Rural settlements are spatial carriers of rural social and economic activities. The optimization of rural settlements is of great significance to comprehensively promote rural revitalization. Considering that the optimization of rural settlements is a systematic engineering of the optimal allocation of rural revitalization elements and a social engineering of rural residents’ willingness, this paper explores the optimization of rural settlements based on the elements of rural revitalization and rural residents’ social mobility. After constructing the theoretical framework of the internal relationship among rural revitalization, rural residents’ social mobility and optimization of rural settlements, we evaluate the development vitality of rural settlements from the perspectives of industry, talent, culture, organization and ecology, and measure the network centrality of rural settlements based on rural residents’ social mobility. Moreover, we measure the coordination level of development vitality and network centrality to identify rural settlements’ optimization types. The level of the talent element is the lowest among the five revitalization elements. The rural settlements with high development vitality and network centrality are mainly distributed around the central town and near the traffic trunk lines. The rural settlements within the boundary of the expansion of urban construction land are classified as suburban integration, and the rural settlements with the characteristics of cultural relics or ethnic minorities are determined as characteristic protection.
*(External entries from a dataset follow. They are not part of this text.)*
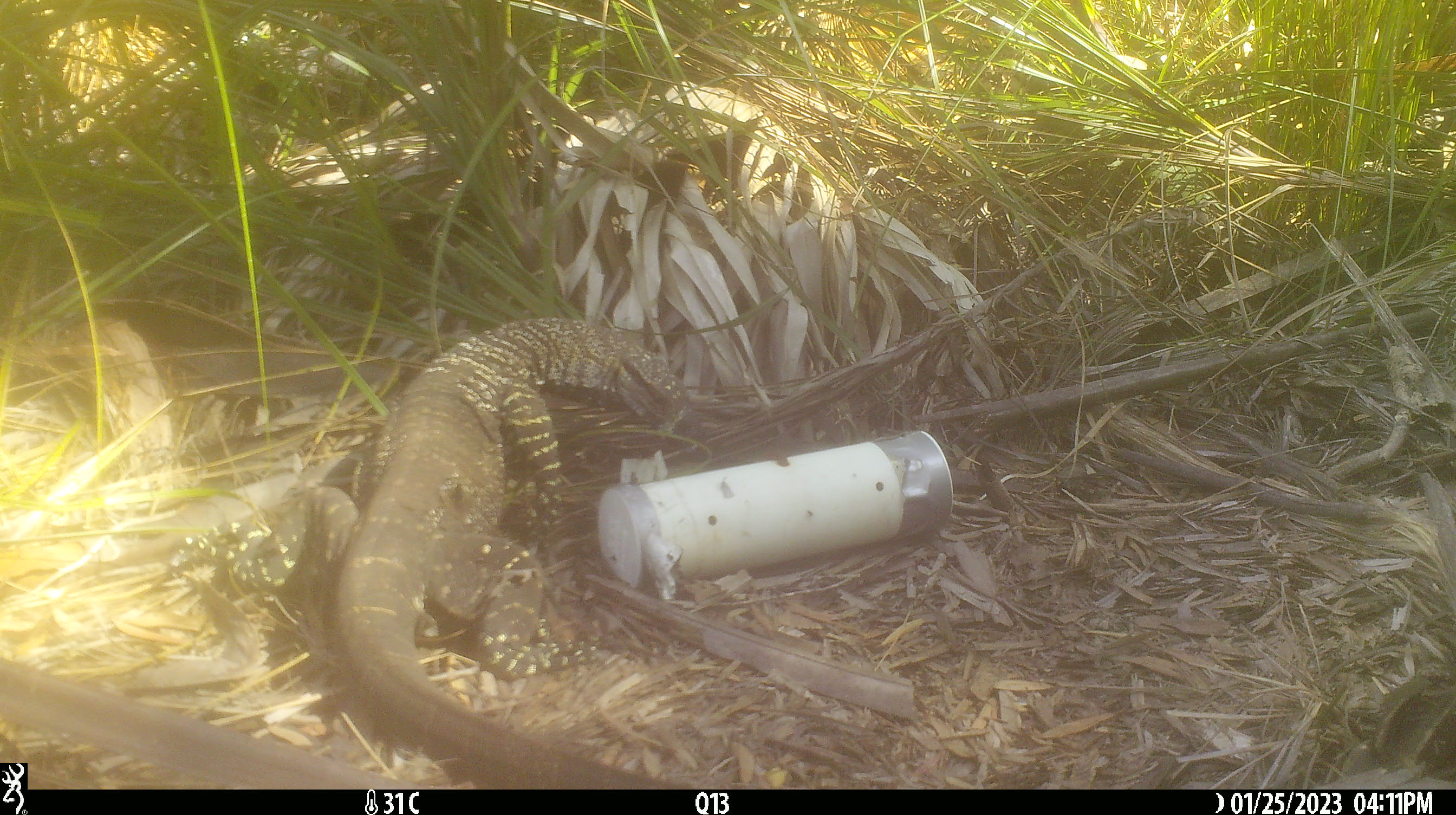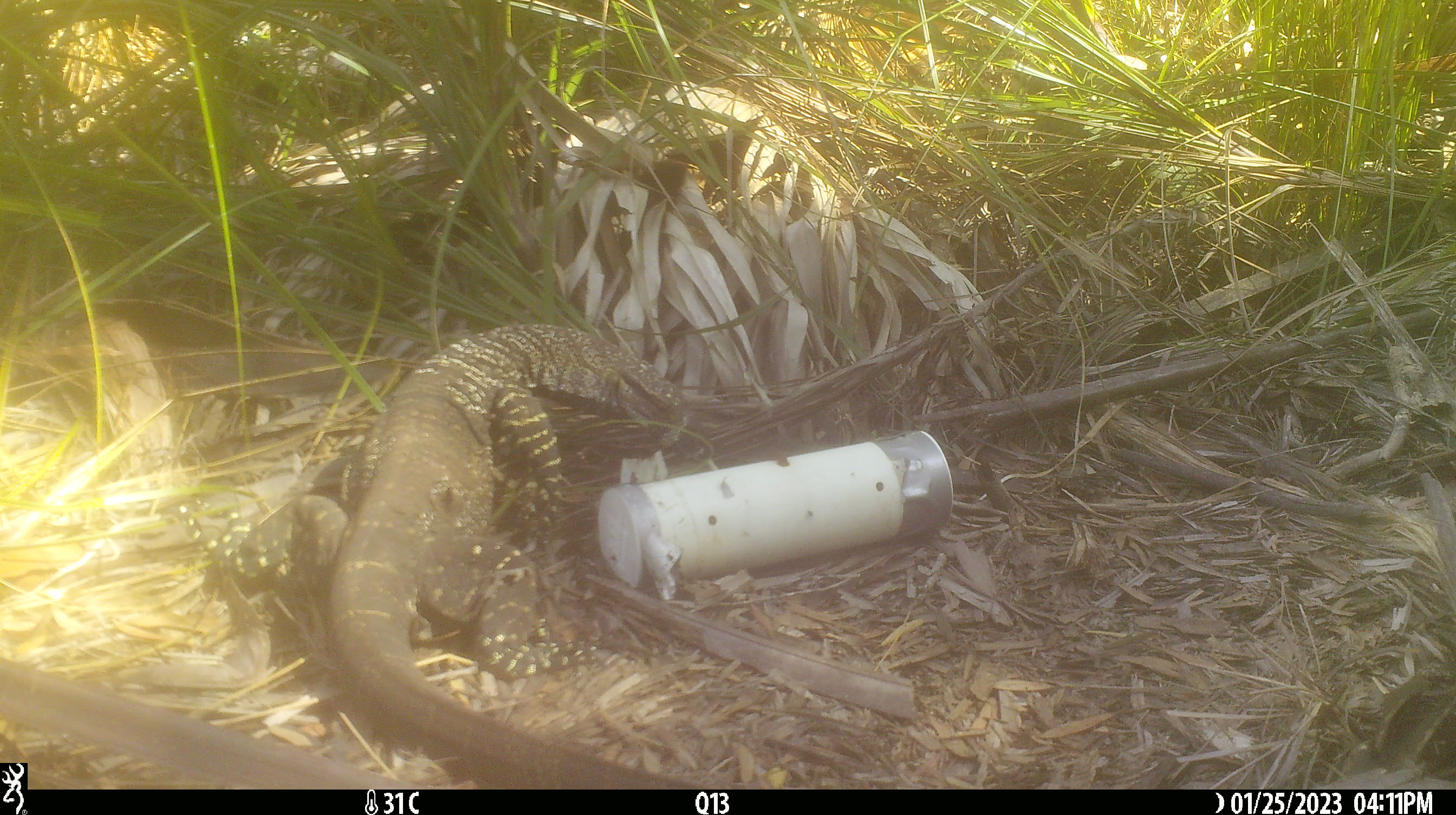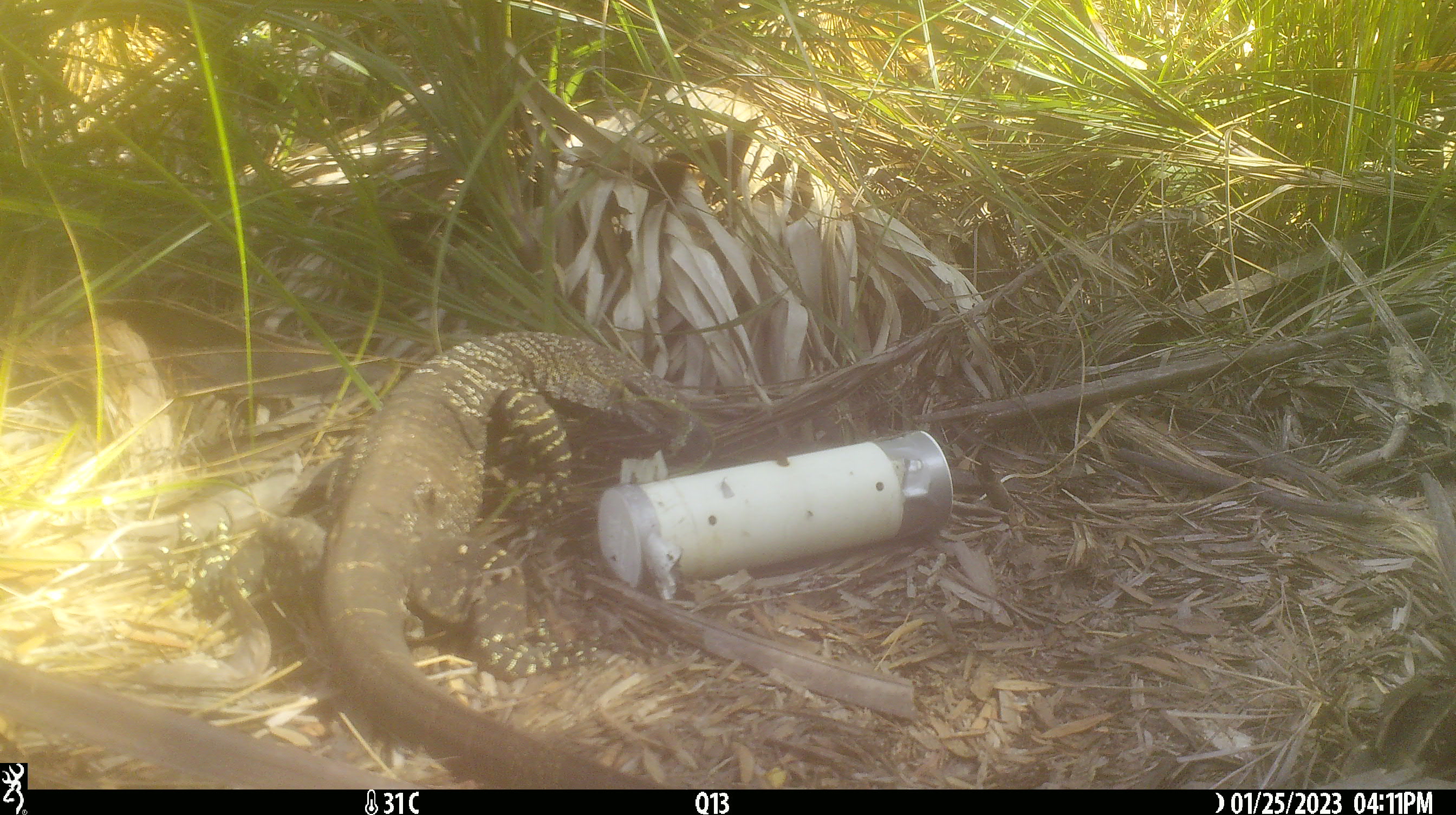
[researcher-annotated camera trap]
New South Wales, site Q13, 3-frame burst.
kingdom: Animalia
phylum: Chordata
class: Reptilia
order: Squamata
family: Varanidae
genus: Varanus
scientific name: Varanus varius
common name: lace monitor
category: goanna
Goanna (lace monitor) (Varanus varius).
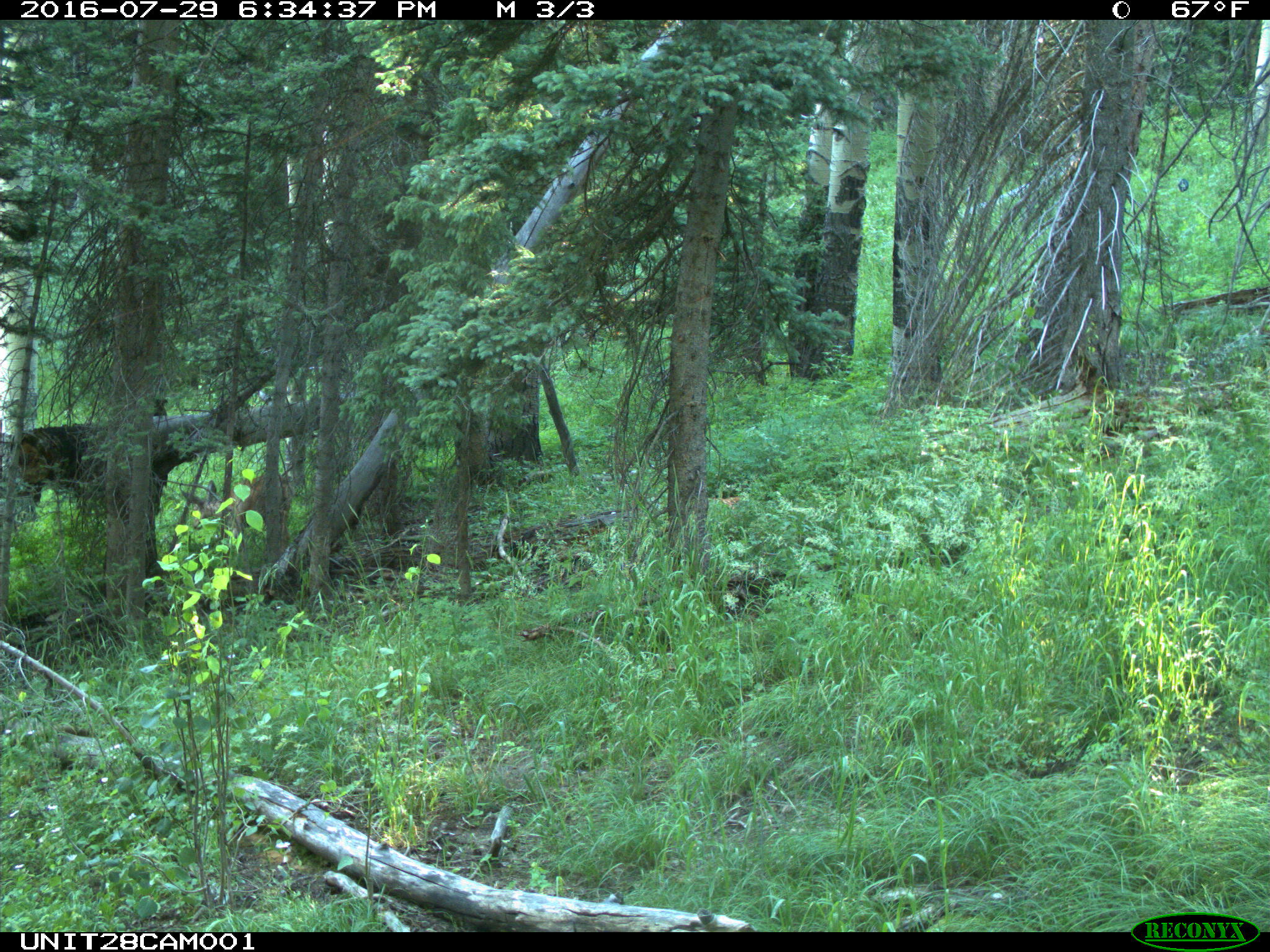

The remaining rural settlements are classified into three types (i.e., agglomeration and upgrading (high coordination), maintaining status quo (basic coordination), relocation and evacuation (endangered coordination)) according to the coordination level. Relocation and evacuation rural settlements are not suitable for villagers’ production and living and we encourage these villagers migrate to rural settlements that are more strongly connected in the residents’ social mobility network. Based on these findings, this paper provides a decision-making basis for rural planning and proposes an analytical framework for the optimization of rural settlements.